# Stomach pain after ovulation?



## Divvy

Anyone else get lots of low tummy pain after they have ovulated?

It almost feels like a mix of womb pain, trapped wind, period pain and constipation!

Even bd is painful!

Tummy feels swollen, and as if someone has kicked me. I know it will be gone soon, but still.

Come tell me about yours:flower:


----------



## mrav1

I get it every month after o day. Some days this pain is so bad, I feel like there is a small heavy iron ball near ovary. 
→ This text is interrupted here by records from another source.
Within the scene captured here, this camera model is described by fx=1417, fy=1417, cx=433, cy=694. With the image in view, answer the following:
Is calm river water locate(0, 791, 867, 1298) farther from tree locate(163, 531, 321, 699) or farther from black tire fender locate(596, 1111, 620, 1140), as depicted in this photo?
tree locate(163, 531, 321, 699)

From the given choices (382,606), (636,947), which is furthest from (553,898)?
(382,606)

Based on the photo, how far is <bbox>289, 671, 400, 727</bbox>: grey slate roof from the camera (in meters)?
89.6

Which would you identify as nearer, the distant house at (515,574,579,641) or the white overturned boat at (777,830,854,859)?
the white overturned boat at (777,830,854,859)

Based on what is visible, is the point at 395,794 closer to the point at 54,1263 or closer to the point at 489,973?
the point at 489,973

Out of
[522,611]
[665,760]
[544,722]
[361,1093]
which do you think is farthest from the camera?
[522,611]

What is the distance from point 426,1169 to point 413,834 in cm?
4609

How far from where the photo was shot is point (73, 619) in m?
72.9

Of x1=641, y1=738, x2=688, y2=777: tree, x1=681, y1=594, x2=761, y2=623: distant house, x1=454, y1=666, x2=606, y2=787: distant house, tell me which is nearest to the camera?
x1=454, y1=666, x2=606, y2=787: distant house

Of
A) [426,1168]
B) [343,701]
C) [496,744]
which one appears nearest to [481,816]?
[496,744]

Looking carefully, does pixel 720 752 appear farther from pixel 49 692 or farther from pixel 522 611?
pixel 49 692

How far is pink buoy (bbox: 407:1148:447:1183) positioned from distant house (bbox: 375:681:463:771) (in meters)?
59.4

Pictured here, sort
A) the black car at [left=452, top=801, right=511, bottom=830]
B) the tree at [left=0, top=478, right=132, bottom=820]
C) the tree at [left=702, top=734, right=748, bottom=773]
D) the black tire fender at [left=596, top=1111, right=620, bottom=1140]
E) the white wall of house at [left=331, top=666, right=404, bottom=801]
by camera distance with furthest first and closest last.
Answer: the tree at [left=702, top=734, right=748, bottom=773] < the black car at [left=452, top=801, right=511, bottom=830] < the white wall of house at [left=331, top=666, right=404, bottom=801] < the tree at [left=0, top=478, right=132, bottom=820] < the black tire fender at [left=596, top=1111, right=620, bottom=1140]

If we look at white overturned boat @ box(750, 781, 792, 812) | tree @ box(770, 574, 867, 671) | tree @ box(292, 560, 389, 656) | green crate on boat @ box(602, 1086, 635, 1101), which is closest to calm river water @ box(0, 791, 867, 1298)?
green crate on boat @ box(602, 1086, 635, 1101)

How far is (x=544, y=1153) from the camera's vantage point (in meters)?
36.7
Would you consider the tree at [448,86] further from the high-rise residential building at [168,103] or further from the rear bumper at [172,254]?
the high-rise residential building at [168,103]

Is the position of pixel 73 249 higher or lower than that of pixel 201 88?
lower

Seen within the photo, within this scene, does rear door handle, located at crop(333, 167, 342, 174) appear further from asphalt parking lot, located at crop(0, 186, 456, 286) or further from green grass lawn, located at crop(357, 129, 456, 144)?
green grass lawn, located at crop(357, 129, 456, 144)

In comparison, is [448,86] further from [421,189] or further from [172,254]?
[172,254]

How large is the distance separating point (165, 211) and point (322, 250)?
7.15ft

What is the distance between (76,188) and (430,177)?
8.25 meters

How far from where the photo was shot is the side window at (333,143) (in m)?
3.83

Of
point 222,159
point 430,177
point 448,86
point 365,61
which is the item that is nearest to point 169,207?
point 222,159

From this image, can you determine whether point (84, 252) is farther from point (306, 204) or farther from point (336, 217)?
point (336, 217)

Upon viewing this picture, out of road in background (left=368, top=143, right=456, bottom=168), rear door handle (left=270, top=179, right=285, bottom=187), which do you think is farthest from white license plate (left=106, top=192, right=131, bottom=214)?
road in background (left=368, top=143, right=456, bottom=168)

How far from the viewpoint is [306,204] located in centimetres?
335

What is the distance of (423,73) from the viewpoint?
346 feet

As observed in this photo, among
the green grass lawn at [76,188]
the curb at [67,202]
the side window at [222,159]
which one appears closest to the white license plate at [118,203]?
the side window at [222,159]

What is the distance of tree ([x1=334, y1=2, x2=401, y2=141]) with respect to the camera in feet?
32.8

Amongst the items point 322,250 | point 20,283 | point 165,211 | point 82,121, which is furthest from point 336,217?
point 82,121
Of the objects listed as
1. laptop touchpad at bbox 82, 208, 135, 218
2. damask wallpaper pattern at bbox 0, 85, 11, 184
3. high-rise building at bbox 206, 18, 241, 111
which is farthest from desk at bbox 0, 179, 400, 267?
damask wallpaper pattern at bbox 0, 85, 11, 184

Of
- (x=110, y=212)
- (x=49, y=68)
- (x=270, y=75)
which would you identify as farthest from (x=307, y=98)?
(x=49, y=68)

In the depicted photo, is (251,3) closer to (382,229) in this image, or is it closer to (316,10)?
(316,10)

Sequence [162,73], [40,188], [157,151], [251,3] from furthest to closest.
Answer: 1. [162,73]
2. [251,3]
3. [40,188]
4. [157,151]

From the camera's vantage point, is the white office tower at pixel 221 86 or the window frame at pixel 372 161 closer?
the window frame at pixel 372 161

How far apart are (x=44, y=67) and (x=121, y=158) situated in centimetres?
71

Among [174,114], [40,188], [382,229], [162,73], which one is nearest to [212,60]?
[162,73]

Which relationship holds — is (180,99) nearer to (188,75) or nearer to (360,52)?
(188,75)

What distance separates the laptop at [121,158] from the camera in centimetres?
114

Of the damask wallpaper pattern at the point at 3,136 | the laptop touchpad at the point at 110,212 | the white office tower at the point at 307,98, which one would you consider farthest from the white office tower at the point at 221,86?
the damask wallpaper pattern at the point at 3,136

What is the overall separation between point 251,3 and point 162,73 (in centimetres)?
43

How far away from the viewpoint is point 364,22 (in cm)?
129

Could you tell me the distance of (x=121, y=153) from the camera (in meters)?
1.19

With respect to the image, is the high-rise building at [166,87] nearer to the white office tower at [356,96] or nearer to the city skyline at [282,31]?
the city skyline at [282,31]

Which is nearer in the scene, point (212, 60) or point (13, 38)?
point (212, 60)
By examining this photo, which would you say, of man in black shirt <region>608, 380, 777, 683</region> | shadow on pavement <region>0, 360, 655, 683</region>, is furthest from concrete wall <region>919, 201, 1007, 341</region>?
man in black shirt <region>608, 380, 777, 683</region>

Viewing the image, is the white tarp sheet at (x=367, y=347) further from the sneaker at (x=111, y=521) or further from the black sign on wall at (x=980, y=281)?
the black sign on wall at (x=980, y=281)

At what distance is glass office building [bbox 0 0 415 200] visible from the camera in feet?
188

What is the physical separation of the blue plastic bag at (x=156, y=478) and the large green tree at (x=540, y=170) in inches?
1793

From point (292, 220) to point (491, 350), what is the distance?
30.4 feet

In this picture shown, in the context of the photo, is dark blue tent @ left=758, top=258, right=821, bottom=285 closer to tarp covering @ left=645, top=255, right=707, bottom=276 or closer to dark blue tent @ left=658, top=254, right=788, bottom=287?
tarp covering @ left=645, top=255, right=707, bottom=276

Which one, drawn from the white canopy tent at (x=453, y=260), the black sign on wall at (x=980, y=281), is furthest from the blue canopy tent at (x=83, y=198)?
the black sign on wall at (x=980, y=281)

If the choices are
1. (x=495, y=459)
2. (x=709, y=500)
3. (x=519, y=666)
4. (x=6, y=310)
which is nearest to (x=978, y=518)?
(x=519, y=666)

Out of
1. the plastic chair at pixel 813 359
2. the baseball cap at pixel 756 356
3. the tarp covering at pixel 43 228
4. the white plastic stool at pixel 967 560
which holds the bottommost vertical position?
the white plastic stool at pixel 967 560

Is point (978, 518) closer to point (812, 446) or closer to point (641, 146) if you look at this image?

I also get bloating, pain and some days I cannot eat and some days I want to eat and eat and eat.

Vit B6 helps. I am sure this is not same for you- you may have good kind of pain- pain before your BFP!

Good luck.


----------



## MsLesley

oh my...i have been having cramping for over a week now and i have no idea if i am 7 dpo or 2 dpo. my boobs started to hurt last night too...nothing bad but i can feel them achy.

i also have been getting those prickly feelings in my uterus...and not too long ago i got a sharp pain going right up my va ja ja...i get a bad vibe when i get those prickly feelings cause it makes me feel like im going to start af. last month i didnt even get any cramps at all...all i got was those pricklies.:dohh:


----------



## mrav1

Hey MsLesley!

I get that too! Weird twinges near ovary and the first month this happened I thought this is it! Without testing I was so sure that I was pregnant but nothing. After that it happens every month and now I know!


----------



## BumpyCake

I just looked at my past charts to see if my Ov pains came before or after Ov but it says that I get them before, during and after. Lucky me.


----------



## MsLesley

mrav1 said:


> Hey MsLesley!
> 
> I get that too! Weird twinges near ovary and the first month this happened I thought this is it! Without testing I was so sure that I was pregnant but nothing. After that it happens every month and now I know!

mine is actually in my uterus...and i have read alot of ladies calling ovulation pains, cramping and actually meaning in the ovaries but i get both sometimes but mostly cramps that feel like menstrual cramps in my uterus...silly question but that normal? do you other ladies get menstrual type cramping in your uterus too before/during/after ovulation?


----------



## roc

i do! i get cramps, a bit like af quite low in my uterus, around o time, also ovary pains too, i never used to, just in the last year or so, also after my m/c i now get o cramps, i'm think it's normal enough?
anyone else?


----------



## Melissa_M

me! definately. I am 2dpo and have been having them for the past two days. Mine are everywhere but mostly in the lower abdomen region. Right now I also feel like I have a fever or something.


----------



## Zen_Jenn

I'm 9 dpo, and have been bloated since O. This is only my second cycle after BCP, so maybe I've just forgotten, but I swear I'm not normally this bloated! I've had to wear control undergarments (spanx) to work the last few days :( . I've had mild twinges and AF style cramps since the weekend as well. 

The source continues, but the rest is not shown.